I am using 17" LG Flatron E700SH monitor for many years. Now I would like to buy a 20" or 22" LED backlit LCD monitor with In-plane switching (IPS) technology.  Please suggest me a good one with lowest price. 

Is there any chances of prices dropping down within a few months?


----------



## pulkitpopli2004 (Feb 13, 2011)

Dell U2211H - 13.5k... will be a best priced IPS monitor


----------



## rajan1311 (Feb 13, 2011)

pulkitpopli2004 said:


> Dell U2211H - 13.5k... will be a best priced IPS monitor



That is one option, but he asked for one with an LED backlit model...anyways, only 1 is available from viewsonic , $500 IIRC, just came out a few days ago....


----------



## C Nagaraj (Feb 18, 2011)

pulkitpopli2004 said:


> Dell U2211H - 13.5k... will be a best priced IPS monitor



Thanks for your suggestion. Is it the only one available in India now?


----------



## pulkitpopli2004 (Feb 18, 2011)

yeah this would be available here..

otherwise Samsung P2250 is a very good monitor priced arnd 10K but now IPS..


----------



## ithehappy (Feb 18, 2011)

pulkitpopli2004 said:


> Dell U2211H - 13.5k... will be a best priced IPS monitor



+1 to Dell


----------



## C Nagaraj (Feb 21, 2011)

I think, may be, nowadays monitors are comming with wide screen only. I like 4:3 instead of wide screen. Is there anything?


----------



## ithehappy (Feb 24, 2011)

C Nagaraj said:


> I think, may be, nowadays monitors are comming with wide screen only. I like 4:3 instead of wide screen. Is there anything?



It's because you are used with it, when you get used with 16:9, you will like that too


----------



## pulkitpopli2004 (Feb 24, 2011)

^^no dat was good too.. 
16:9 makes things more stretched..


----------



## Vyom (Feb 25, 2011)

pulkitpopli2004 said:


> 16:9 makes things more stretched..


Looks Stretched? It looks like you have an experience of wrong resolutions on a wide screen. If you want, you can read some of the math, which could be its cause.

When the ratio's of the screen changes, the ratio of the resolution must also be chosen accordingly.

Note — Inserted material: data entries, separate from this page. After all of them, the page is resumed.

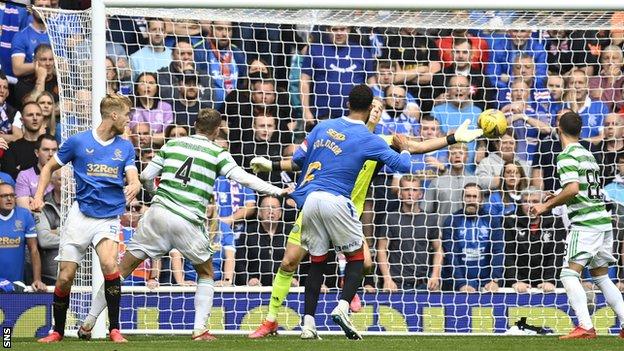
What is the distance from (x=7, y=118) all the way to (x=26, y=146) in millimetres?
388

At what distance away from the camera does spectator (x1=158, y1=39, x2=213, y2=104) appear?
14.2m

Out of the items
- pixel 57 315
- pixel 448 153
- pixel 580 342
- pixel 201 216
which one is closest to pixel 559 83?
pixel 448 153

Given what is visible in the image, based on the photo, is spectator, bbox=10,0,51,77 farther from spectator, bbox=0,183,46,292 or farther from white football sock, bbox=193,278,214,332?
white football sock, bbox=193,278,214,332

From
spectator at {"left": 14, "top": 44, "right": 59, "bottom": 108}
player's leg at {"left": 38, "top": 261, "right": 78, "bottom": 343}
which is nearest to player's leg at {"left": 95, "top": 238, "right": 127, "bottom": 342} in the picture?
player's leg at {"left": 38, "top": 261, "right": 78, "bottom": 343}

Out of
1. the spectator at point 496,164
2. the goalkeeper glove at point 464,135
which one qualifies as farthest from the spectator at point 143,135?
the goalkeeper glove at point 464,135

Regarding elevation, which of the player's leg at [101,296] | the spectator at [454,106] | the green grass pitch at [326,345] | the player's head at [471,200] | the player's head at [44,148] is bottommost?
the green grass pitch at [326,345]

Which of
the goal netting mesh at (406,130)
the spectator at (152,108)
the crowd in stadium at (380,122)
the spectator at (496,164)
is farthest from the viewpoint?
the spectator at (496,164)

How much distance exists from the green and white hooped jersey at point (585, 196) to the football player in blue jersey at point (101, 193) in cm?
400

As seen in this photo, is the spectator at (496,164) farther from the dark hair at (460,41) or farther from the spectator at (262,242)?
the spectator at (262,242)

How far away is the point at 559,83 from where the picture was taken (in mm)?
15188

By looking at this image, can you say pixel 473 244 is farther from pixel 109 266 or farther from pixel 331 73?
pixel 109 266

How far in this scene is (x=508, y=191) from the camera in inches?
579

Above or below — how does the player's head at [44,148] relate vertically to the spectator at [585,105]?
below

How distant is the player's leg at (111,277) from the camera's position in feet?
34.0
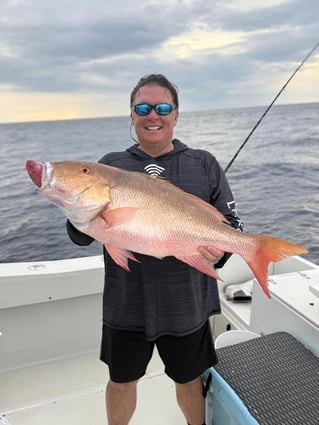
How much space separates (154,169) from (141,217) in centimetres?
46

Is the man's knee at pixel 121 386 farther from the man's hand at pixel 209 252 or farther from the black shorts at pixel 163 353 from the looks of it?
the man's hand at pixel 209 252

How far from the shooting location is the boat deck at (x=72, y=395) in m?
2.48

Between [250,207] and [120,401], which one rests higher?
[120,401]

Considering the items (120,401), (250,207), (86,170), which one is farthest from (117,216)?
(250,207)

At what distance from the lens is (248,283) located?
11.9ft

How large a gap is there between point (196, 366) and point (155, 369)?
1264mm

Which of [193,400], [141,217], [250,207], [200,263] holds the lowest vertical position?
[250,207]

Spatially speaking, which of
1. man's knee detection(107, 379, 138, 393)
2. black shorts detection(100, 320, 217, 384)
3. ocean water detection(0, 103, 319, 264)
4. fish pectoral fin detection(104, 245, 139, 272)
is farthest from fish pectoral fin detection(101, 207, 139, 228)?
ocean water detection(0, 103, 319, 264)

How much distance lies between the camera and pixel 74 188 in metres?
1.35

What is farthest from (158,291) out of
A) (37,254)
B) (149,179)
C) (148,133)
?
(37,254)

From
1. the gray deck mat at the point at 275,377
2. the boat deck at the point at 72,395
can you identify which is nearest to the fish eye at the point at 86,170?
the gray deck mat at the point at 275,377

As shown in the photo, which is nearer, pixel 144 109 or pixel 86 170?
pixel 86 170

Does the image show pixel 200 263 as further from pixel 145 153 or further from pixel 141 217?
pixel 145 153

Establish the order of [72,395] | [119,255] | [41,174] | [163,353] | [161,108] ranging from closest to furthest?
[41,174] → [119,255] → [161,108] → [163,353] → [72,395]
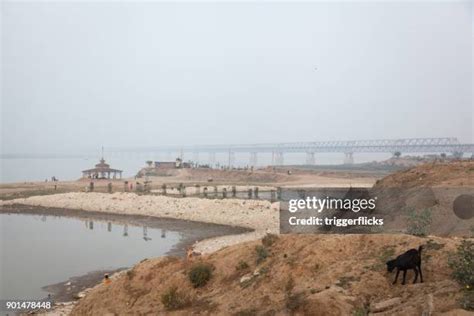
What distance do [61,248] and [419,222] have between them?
20.3m

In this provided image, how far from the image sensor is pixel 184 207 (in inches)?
1489

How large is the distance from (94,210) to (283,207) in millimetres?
17526

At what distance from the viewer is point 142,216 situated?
36.8m

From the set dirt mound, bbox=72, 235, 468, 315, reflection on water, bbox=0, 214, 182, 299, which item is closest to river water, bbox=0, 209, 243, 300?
reflection on water, bbox=0, 214, 182, 299

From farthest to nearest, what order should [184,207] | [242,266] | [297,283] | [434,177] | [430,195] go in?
[184,207]
[434,177]
[430,195]
[242,266]
[297,283]

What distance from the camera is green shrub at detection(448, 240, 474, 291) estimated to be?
8.21 metres

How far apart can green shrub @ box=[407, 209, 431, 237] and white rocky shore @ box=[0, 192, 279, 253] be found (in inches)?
520

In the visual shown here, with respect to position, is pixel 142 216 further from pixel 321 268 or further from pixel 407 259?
pixel 407 259

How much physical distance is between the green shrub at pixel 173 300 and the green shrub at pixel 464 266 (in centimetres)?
643

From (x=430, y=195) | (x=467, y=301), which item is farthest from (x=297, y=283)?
(x=430, y=195)

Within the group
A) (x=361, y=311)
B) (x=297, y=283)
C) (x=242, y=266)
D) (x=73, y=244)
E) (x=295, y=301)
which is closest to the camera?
(x=361, y=311)

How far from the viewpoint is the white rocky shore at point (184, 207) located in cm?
3178

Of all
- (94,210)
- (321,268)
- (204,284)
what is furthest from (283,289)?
(94,210)

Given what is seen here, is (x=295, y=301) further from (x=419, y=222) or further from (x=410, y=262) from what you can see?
(x=419, y=222)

So, for eg,
for a 4:3 screen, appropriate res. would be 1024 x 768 (ratio=1.33)
for an 16:9 screen, the same res. would be 1600 x 900 (ratio=1.77)

So, as you see, res. must depend upon the screen size factor (normal or wide).
And if chosen correctly, screen would not seem stretched!


----------



## choudang (Feb 25, 2011)

1920x1200 is a 16:10 aspect resolution. The 16:9 version is 1920x1080


----------



## pulkitpopli2004 (Feb 25, 2011)

what are you trying to make out by comparing ratio of resolution and stretched looks..
A stretched picture is when image is pulled on the sides to fill the entire screen. People and images end up looking fatter/wider and shorter...
if you click a vertical pic and will c on widescreen and on normal earliier screen then difference can be easily seen..  

like image with 600X800 dimension


----------



## ajayritik (Mar 3, 2011)

Guys can anyone provide me some info on IPS? Even I'm planning a monitor for myself.


----------